PASSAGE:
BEGIN

Alzheimer's Disease Diagnostics Innovation and Translation to Clinical Practice in Central Europe

More than 55 million people worldwide suffer from dementia. Alzheimer disease (AD) is the main cause of this fatal disorder, without any effective disease-modifying therapy. Early diagnosis and lifestyle modifications can significantly reduce care and treatment costs. There is no conceptual plan for implementing modern diagnostic methods in clinical practice in Czechia and Slovakia. The interaction between universities and the private sector in developing molecular diagnostic tools is fragmented and lacking. A limited number of talented students are invested in applied AD-focused research. The aim of ADDIT-CE is to interlink two ecosystems in Brno and Bratislava region, embracing the full quadruple helix of innovation-driving actors: excellent scientific teams from Masaryk University, and Slovak Academy of Sciences, collaborating with top biotech companies: Geneton, BioVendor, and MultiplexDX. Societal actors will be represented by organizations such as Slovak and Czech Alzheimer Societies, Memory Center, and Czech Brain Aging Study. The regional government will be involved via the Ministry of Health Slovak Republic and the South Moravian Innovation Centre. The joined ecosystems will unite R&I activities focusing on new diagnostic methods and their applications and further interlink academia and business spheres by creating a pilot industrial PhD program. ADDIT-CE will generate a joint cross-border strategy covering basic and applied research activities aiming at accelerating the development of new tools for preclinical AD diagnostics and lifestyle/pharmacological intervention monitoring. New cutting-edge technologies will be transferred into clinical practice. Results of ADDIT-CE will be used to develop the Slovak National Plan to Combat Dementia, to enrich the Czech National Plan for AD, and will be widely disseminated to end users and society. ADDIT-CE will join forces with the involved ecosystems to revolutionize diagnostic approaches in both countries.

Scientific efforts have focused on characterising tau fragments in the CSF, with particular emphasis on the MTBR region and ApoE structure, as well as developing a novel miRNA-seq protocol to identify Alzheimer’s biomarkers. In addition, we used several tau peptides identified in the CSF to generate antibodies recognising MTBR tau, with the aim of developing a tau diagnostic assay. The work also included harmonising protocols and sharing expertise between Czech and Slovak centres, along with standardising sample collection. We further enriched the screening with plasma ptau217 – a new biomarker reflecting tau pathology in the brain during both the preclinical and clinical stages of Alzheimer’s dementia.

The consortium has advanced the development of a preliminary Joint R&I Strategy, established biannual AD workshops to share current knowledge, and prepared guidelines to monitor technology development. We have also strengthened business–academia collaboration through hands-on training, the engagement of industrial PhD students, and a soft-skills workshop covering IPR, entrepreneurship, and science communication. In addition, fourteen scientific publications have been submitted to high-impact journals.

END

ENTRIES SUPPLIED:
BEGIN

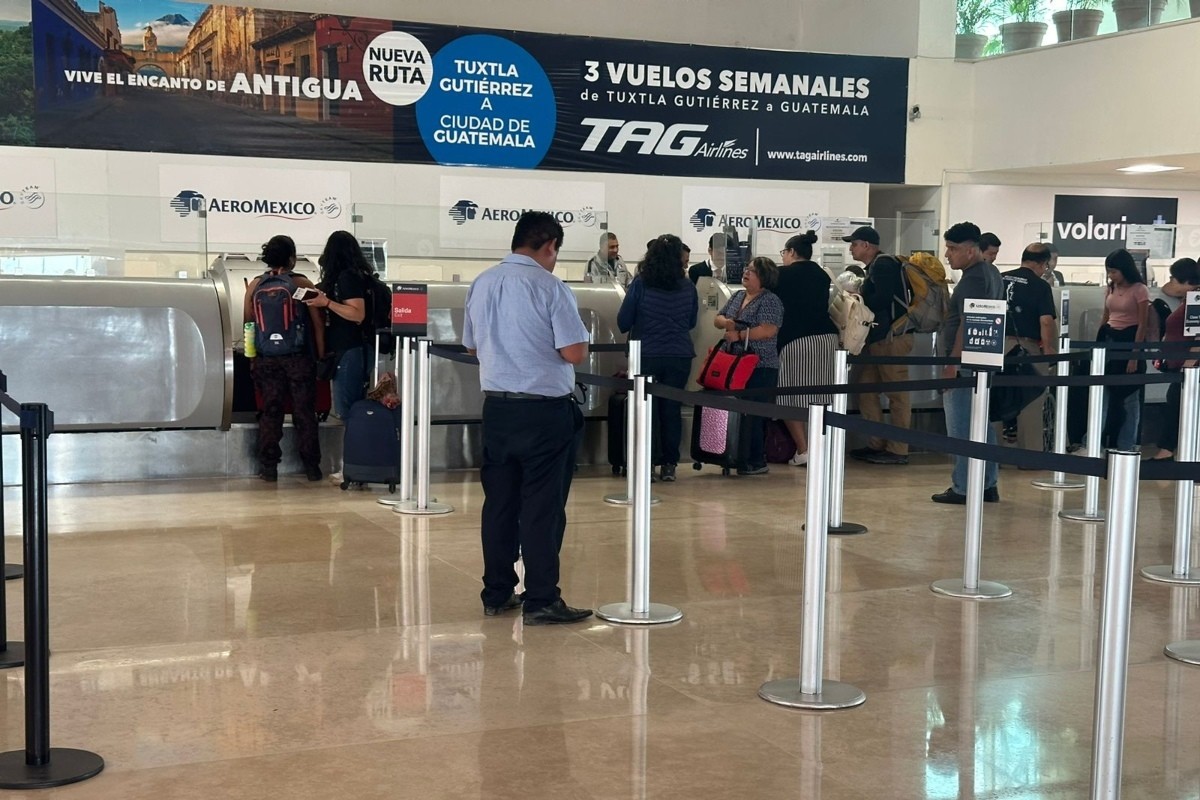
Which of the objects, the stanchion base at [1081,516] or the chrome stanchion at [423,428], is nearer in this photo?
the chrome stanchion at [423,428]

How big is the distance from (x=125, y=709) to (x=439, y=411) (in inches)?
Result: 212

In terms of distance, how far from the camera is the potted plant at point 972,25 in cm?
1831

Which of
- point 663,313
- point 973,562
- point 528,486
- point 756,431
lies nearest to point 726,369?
point 663,313

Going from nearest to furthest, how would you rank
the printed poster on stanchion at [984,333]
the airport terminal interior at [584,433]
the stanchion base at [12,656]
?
the airport terminal interior at [584,433] < the stanchion base at [12,656] < the printed poster on stanchion at [984,333]

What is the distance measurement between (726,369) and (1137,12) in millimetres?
9970

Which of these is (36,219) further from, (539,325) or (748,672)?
(748,672)

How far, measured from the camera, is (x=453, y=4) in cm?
1711

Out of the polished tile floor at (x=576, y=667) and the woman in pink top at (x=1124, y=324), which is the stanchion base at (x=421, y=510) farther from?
the woman in pink top at (x=1124, y=324)

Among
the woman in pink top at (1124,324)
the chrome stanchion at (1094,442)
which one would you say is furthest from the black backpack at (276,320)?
the woman in pink top at (1124,324)

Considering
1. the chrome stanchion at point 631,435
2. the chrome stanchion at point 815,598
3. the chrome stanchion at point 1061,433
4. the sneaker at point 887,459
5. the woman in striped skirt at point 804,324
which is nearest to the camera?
the chrome stanchion at point 815,598

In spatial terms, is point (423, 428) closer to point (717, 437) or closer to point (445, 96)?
point (717, 437)

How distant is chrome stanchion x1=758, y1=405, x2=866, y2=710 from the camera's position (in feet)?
13.9

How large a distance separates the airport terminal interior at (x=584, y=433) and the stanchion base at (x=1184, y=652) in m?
0.05

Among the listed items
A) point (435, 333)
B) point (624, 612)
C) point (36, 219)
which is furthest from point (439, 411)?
point (624, 612)
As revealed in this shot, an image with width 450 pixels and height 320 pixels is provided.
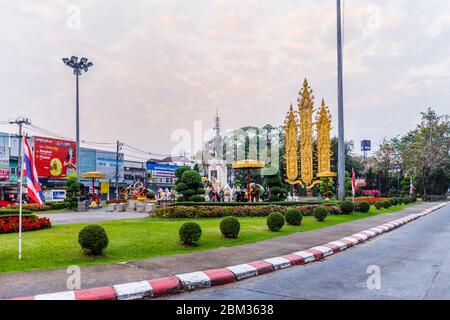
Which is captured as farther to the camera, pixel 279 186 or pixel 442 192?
pixel 442 192

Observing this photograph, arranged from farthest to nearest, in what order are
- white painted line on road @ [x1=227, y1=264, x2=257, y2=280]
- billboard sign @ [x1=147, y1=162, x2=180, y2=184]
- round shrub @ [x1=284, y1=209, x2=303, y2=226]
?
1. billboard sign @ [x1=147, y1=162, x2=180, y2=184]
2. round shrub @ [x1=284, y1=209, x2=303, y2=226]
3. white painted line on road @ [x1=227, y1=264, x2=257, y2=280]

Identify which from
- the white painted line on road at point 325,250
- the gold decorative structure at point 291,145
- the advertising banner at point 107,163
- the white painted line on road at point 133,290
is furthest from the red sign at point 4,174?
the white painted line on road at point 133,290

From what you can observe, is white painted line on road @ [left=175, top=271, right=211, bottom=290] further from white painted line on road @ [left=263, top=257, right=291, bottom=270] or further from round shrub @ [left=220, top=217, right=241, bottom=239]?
round shrub @ [left=220, top=217, right=241, bottom=239]

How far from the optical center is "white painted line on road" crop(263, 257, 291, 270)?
832 centimetres

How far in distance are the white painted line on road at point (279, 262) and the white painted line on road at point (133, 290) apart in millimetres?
3094

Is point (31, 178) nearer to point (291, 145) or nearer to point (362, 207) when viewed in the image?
point (362, 207)

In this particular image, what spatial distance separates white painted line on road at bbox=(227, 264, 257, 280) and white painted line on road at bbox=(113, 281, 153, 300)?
1.86 m

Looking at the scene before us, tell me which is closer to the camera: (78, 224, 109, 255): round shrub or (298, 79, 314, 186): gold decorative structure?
(78, 224, 109, 255): round shrub

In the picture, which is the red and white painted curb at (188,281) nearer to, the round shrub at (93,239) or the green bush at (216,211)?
the round shrub at (93,239)

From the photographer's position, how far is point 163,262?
26.9 ft

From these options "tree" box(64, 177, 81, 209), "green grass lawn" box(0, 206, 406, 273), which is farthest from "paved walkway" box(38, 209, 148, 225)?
"tree" box(64, 177, 81, 209)
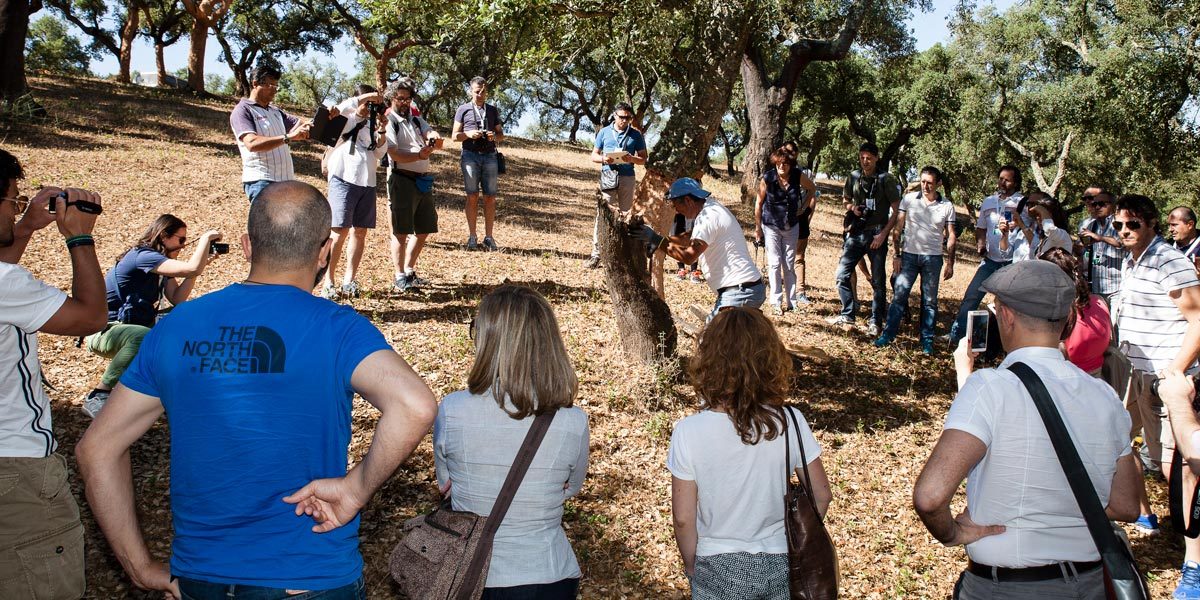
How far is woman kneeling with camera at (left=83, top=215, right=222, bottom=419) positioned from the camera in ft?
16.3

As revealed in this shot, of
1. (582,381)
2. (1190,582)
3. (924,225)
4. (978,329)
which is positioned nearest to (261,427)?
(978,329)

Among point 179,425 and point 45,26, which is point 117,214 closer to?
point 179,425

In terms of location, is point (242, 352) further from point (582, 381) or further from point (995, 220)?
point (995, 220)

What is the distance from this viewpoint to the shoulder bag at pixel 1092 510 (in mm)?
2367

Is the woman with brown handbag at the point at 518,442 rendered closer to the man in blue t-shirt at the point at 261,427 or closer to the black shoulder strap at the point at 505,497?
the black shoulder strap at the point at 505,497

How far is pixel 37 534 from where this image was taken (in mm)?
2689

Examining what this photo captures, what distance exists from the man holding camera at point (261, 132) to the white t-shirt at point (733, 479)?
5.19 metres

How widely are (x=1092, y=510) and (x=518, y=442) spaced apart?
1.82m

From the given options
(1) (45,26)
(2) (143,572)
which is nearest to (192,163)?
(2) (143,572)

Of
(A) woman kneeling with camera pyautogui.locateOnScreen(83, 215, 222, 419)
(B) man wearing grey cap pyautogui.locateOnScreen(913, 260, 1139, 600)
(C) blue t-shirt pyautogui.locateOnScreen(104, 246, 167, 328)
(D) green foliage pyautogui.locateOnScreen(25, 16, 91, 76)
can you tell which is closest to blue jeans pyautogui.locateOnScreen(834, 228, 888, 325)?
(B) man wearing grey cap pyautogui.locateOnScreen(913, 260, 1139, 600)

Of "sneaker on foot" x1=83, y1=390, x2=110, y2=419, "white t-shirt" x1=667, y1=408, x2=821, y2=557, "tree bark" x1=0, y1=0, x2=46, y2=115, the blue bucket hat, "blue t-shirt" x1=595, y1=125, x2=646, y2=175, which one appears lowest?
"sneaker on foot" x1=83, y1=390, x2=110, y2=419

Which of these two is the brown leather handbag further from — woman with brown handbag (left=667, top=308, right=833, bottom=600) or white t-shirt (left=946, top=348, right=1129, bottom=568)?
white t-shirt (left=946, top=348, right=1129, bottom=568)

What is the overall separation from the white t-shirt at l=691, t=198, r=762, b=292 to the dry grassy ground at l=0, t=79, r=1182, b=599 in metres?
1.06

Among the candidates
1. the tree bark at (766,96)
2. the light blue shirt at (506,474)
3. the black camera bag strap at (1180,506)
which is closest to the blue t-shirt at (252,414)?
the light blue shirt at (506,474)
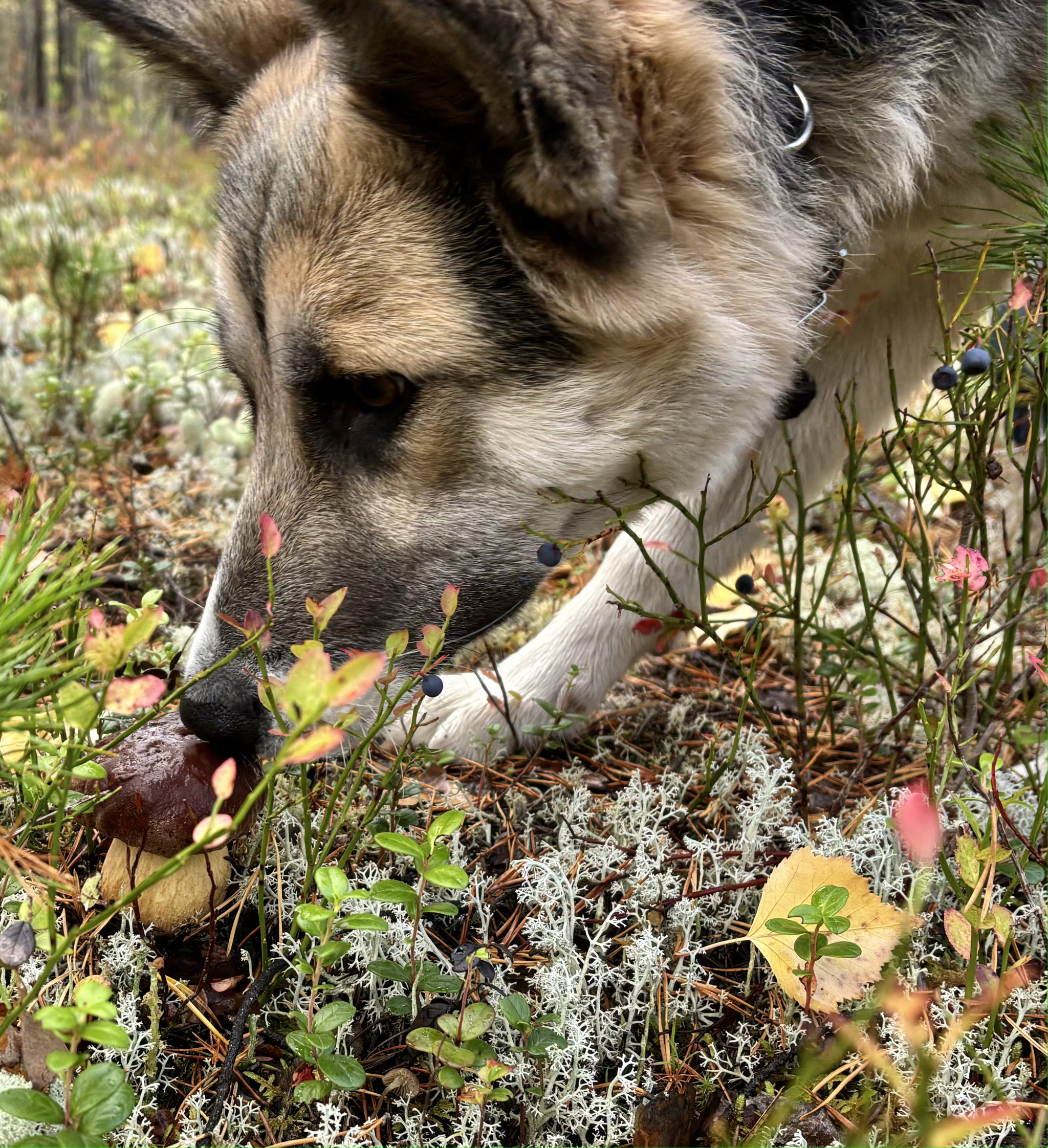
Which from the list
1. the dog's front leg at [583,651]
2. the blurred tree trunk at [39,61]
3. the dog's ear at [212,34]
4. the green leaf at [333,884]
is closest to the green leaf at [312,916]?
the green leaf at [333,884]

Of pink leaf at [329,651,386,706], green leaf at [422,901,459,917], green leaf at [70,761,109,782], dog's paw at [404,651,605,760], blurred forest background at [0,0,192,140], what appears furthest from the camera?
blurred forest background at [0,0,192,140]

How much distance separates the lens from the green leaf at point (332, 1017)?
136cm

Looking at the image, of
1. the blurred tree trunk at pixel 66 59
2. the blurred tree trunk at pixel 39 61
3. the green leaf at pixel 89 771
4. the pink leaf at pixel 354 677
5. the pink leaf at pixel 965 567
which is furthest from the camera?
the blurred tree trunk at pixel 66 59

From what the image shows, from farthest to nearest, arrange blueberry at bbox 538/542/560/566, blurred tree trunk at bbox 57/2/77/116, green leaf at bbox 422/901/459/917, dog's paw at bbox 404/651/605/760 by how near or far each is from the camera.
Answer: blurred tree trunk at bbox 57/2/77/116, dog's paw at bbox 404/651/605/760, blueberry at bbox 538/542/560/566, green leaf at bbox 422/901/459/917

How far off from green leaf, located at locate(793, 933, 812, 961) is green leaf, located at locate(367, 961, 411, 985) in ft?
1.84

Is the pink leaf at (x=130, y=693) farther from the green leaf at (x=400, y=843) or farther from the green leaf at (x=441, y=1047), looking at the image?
the green leaf at (x=441, y=1047)

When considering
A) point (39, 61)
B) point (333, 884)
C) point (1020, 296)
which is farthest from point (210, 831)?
point (39, 61)

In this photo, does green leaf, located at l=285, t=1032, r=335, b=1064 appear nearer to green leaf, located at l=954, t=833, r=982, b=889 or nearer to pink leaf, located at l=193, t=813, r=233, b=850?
pink leaf, located at l=193, t=813, r=233, b=850

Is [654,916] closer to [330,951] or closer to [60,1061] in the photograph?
[330,951]

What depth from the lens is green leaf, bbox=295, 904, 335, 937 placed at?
1.30 m

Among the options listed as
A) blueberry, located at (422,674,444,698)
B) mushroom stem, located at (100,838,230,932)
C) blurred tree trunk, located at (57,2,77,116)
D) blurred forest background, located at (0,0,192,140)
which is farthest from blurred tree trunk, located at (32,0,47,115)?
mushroom stem, located at (100,838,230,932)

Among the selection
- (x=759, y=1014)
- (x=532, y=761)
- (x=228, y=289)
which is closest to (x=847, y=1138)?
(x=759, y=1014)

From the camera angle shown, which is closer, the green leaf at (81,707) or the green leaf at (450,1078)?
the green leaf at (81,707)

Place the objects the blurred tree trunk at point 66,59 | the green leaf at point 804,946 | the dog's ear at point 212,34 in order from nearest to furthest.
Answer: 1. the green leaf at point 804,946
2. the dog's ear at point 212,34
3. the blurred tree trunk at point 66,59
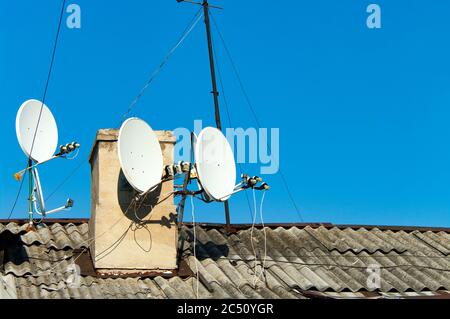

END

BRIEF:
According to the passage on Alzheimer's disease diagnostics, which biotech companies work with the scientific teams in ADDIT-CE? Answer using only the passage on Alzheimer's disease diagnostics.

YOUR SOLUTION:
Geneton, BioVendor, and MultiplexDX.